__Set task 1__
Extract from the listing, reproducing them word for word, the lines from the one containing "The photograph is" up to and including the one containing "What is the separation". Omit the pictures from your answer.

__Page excerpt__
* * *
Harbour Centre scored a 3-0 sweep over San Mig Coffee in their best-of-five semifinal series to advance into their familiar territory in the finals. Hapee Toothpaste sealed another championship rematch with Harbour by scoring a 3-1 series victory over Burger King.

Lipovitan Amino Sports Drink Cup finals

Batang Pier made a huge 19-0 run in the second quarter to pull away in Game four and grab a historic fifth consecutive PBL title. League MVP Jason Castro was also voted the finals Most Valuable Player as he led the onslaught that gave Harbour a 41-26 lead over Hapee at halftime. Harbour won the last three games in convincing fashion after losing Game one by one point to the Complete Protectors.
* * *
Items from a dataset
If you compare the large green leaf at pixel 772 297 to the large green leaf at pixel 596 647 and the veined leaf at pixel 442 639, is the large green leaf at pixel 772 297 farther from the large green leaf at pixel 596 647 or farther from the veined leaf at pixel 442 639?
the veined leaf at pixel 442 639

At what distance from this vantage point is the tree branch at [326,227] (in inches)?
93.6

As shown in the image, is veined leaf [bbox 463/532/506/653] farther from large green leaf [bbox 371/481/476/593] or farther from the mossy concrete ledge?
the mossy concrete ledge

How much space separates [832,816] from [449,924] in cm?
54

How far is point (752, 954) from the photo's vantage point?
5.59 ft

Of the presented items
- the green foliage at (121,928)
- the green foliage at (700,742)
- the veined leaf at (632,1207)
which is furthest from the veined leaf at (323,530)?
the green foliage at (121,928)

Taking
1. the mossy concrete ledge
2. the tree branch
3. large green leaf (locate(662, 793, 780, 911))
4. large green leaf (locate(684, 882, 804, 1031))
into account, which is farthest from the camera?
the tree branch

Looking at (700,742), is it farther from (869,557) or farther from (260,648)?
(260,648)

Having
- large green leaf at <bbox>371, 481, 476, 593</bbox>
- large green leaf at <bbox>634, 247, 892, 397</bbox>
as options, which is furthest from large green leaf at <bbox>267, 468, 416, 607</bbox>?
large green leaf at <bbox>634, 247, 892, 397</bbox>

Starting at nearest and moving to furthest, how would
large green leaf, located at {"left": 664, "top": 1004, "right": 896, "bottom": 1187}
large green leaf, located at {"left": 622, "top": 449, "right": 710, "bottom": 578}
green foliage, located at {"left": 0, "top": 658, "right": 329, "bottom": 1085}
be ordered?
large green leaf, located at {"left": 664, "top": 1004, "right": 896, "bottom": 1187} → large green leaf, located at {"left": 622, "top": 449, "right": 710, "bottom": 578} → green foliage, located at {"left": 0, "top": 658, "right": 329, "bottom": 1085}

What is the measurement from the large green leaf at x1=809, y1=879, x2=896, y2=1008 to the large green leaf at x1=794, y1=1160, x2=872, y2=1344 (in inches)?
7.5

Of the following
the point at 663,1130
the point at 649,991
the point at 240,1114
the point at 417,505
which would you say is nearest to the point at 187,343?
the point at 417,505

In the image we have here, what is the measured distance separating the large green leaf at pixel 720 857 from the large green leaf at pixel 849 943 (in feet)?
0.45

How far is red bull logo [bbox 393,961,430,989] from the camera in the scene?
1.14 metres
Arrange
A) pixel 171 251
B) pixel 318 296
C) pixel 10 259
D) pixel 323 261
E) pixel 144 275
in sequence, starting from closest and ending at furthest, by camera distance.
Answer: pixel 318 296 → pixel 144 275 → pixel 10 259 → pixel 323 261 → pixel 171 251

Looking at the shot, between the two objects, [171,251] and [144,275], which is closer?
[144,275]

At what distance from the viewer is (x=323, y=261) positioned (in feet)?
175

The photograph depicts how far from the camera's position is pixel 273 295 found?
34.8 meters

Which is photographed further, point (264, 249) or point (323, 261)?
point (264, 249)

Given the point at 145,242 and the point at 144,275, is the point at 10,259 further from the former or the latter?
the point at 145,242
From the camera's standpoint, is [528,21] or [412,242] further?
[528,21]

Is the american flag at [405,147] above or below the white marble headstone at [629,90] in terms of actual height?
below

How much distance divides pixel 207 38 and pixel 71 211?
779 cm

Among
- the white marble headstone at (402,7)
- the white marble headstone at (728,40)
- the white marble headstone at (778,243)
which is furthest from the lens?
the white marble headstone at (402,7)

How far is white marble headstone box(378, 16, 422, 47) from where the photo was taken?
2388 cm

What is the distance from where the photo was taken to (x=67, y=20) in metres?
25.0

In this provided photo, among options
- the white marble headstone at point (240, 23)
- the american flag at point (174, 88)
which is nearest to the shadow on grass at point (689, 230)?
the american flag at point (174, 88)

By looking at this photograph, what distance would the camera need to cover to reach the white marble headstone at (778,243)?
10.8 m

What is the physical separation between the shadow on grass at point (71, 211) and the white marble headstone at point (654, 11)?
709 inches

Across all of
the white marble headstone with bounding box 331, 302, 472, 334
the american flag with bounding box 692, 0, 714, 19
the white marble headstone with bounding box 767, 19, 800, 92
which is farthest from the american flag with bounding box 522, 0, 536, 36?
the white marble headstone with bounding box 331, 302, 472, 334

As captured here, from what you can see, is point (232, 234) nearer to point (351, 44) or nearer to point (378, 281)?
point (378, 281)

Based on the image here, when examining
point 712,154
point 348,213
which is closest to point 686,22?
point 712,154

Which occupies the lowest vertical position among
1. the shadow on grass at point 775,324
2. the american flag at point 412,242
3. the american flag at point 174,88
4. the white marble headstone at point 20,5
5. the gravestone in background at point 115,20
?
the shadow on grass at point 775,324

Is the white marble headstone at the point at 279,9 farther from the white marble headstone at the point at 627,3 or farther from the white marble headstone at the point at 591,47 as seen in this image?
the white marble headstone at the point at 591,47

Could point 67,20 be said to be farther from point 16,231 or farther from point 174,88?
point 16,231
* * *
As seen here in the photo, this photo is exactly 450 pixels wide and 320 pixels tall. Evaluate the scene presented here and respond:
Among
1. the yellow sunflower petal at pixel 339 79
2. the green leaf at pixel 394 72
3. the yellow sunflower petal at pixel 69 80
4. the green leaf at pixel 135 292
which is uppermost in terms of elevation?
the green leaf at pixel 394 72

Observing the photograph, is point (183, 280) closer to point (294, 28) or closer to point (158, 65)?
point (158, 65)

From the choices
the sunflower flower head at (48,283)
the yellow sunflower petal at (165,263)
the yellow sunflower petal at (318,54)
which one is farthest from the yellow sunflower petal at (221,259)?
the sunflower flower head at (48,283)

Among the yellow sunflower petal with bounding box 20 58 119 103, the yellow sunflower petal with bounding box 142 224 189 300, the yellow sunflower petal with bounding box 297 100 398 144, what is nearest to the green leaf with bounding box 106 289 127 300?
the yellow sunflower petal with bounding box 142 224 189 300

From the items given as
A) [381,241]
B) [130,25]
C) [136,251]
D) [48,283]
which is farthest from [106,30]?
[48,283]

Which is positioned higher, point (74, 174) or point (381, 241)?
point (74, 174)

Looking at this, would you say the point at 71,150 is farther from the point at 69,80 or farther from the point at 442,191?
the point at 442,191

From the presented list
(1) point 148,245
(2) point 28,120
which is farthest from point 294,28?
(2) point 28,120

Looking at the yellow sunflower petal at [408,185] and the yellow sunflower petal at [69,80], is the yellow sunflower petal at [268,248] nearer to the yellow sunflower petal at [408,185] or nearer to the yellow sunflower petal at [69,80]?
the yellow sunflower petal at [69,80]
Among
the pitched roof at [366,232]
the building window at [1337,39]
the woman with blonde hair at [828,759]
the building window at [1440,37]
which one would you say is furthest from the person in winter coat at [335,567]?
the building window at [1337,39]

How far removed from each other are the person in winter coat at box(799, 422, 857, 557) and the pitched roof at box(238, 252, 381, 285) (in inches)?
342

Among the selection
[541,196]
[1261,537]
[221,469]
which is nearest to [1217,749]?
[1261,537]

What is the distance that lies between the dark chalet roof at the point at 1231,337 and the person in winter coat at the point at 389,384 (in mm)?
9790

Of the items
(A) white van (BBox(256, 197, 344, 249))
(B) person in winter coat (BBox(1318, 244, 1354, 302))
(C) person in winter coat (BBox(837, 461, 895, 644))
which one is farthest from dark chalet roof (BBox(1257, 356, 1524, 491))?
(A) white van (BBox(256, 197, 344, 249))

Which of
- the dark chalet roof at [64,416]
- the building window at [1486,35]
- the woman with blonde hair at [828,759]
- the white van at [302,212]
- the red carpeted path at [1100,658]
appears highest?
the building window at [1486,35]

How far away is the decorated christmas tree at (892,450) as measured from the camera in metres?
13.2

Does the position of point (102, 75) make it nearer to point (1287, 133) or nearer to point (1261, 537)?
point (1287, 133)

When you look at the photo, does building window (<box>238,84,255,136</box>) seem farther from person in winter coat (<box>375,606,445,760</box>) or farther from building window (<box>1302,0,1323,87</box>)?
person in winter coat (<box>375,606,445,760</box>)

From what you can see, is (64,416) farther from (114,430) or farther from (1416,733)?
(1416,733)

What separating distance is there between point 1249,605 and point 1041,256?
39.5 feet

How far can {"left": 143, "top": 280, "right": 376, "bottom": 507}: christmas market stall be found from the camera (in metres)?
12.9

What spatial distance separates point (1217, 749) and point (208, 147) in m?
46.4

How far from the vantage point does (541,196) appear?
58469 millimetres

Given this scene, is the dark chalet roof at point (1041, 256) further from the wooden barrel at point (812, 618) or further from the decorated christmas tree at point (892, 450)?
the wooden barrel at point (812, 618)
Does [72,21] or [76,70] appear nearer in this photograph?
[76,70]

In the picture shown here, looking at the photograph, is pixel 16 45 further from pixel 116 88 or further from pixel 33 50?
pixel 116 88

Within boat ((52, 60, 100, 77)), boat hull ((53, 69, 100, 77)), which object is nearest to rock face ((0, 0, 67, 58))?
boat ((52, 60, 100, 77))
* * *
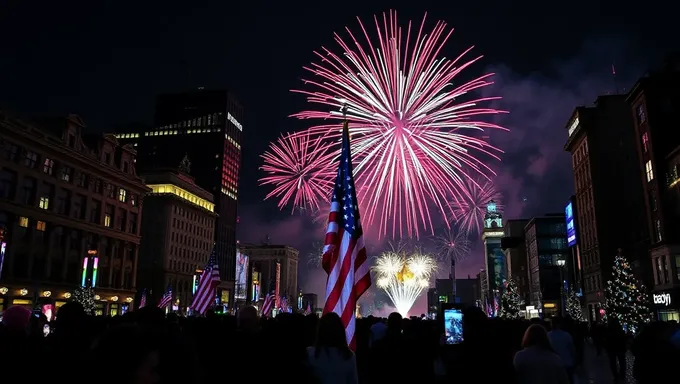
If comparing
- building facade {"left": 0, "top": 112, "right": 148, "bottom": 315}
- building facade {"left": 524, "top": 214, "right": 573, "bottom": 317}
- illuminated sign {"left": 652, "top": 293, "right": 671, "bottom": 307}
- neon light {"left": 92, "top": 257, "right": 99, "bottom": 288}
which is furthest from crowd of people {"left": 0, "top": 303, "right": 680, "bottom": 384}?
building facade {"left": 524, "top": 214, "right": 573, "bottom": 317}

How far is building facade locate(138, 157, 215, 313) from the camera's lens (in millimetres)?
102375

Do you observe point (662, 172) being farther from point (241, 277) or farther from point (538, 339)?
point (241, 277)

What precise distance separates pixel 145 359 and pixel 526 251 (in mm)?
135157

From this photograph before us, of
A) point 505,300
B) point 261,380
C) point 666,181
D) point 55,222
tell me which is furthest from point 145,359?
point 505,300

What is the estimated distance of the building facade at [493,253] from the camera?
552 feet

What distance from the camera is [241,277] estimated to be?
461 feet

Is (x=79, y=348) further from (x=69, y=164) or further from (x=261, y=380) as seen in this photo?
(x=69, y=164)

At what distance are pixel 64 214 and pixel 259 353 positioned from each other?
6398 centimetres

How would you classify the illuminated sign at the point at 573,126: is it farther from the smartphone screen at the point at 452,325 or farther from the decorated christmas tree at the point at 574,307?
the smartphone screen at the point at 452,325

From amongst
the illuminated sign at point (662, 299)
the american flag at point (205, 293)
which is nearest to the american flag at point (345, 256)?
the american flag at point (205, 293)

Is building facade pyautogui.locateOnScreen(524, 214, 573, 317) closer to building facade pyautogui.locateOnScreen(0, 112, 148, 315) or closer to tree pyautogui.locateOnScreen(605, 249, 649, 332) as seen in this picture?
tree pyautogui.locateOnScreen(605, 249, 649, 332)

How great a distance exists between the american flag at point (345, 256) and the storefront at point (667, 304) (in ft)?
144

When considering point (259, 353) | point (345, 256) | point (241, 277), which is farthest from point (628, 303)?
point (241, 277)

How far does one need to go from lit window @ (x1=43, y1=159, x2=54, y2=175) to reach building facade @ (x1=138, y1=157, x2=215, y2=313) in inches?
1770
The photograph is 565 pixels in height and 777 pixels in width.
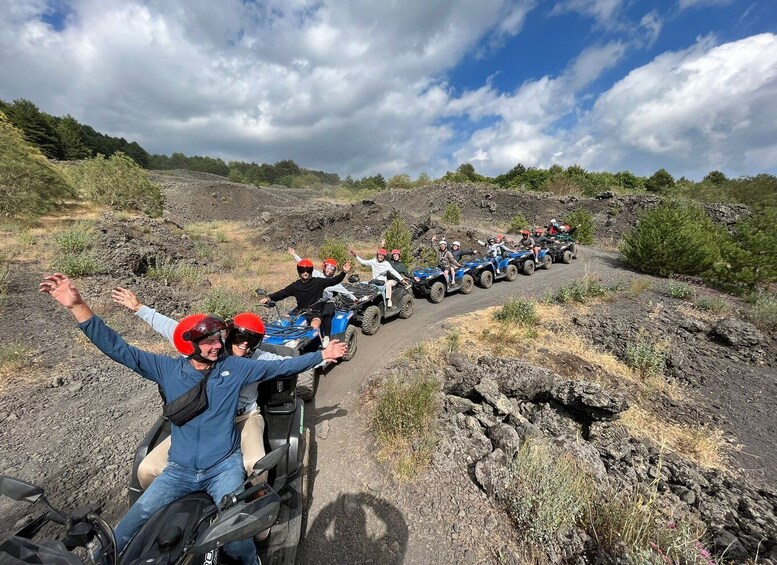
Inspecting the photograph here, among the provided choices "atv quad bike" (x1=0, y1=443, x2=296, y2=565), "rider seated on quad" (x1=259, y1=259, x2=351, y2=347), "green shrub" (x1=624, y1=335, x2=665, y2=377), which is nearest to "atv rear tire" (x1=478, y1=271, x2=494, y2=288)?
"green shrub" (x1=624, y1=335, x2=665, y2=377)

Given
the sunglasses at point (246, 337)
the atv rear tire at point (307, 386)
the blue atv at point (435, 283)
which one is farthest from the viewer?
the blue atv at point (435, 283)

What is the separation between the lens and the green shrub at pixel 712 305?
* * *
__Set task 2__
From the basketball finals text, copy the passage from "Harbour Centre scored" up to and including "the Complete Protectors." without changing a word.

__Task output 1__
The photograph is 565 pixels in height and 777 pixels in width.
Inspecting the photograph here, among the provided choices "atv quad bike" (x1=0, y1=443, x2=296, y2=565), "rider seated on quad" (x1=259, y1=259, x2=351, y2=347), "green shrub" (x1=624, y1=335, x2=665, y2=377), which is nearest to "atv rear tire" (x1=478, y1=271, x2=494, y2=288)?
"green shrub" (x1=624, y1=335, x2=665, y2=377)

Given
the sunglasses at point (246, 337)
the atv rear tire at point (307, 386)
the blue atv at point (435, 283)
which one is farthest from the viewer?
the blue atv at point (435, 283)

What is the separation between the lens and the green shrub at pixel 712 305?

__Task output 2__
Harbour Centre scored a 3-0 sweep over San Mig Coffee in their best-of-five semifinal series to advance into their familiar territory in the finals. Hapee Toothpaste sealed another championship rematch with Harbour by scoring a 3-1 series victory over Burger King.

Lipovitan Amino Sports Drink Cup finals

Batang Pier made a huge 19-0 run in the second quarter to pull away in Game four and grab a historic fifth consecutive PBL title. League MVP Jason Castro was also voted the finals Most Valuable Player as he led the onslaught that gave Harbour a 41-26 lead over Hapee at halftime. Harbour won the last three games in convincing fashion after losing Game one by one point to the Complete Protectors.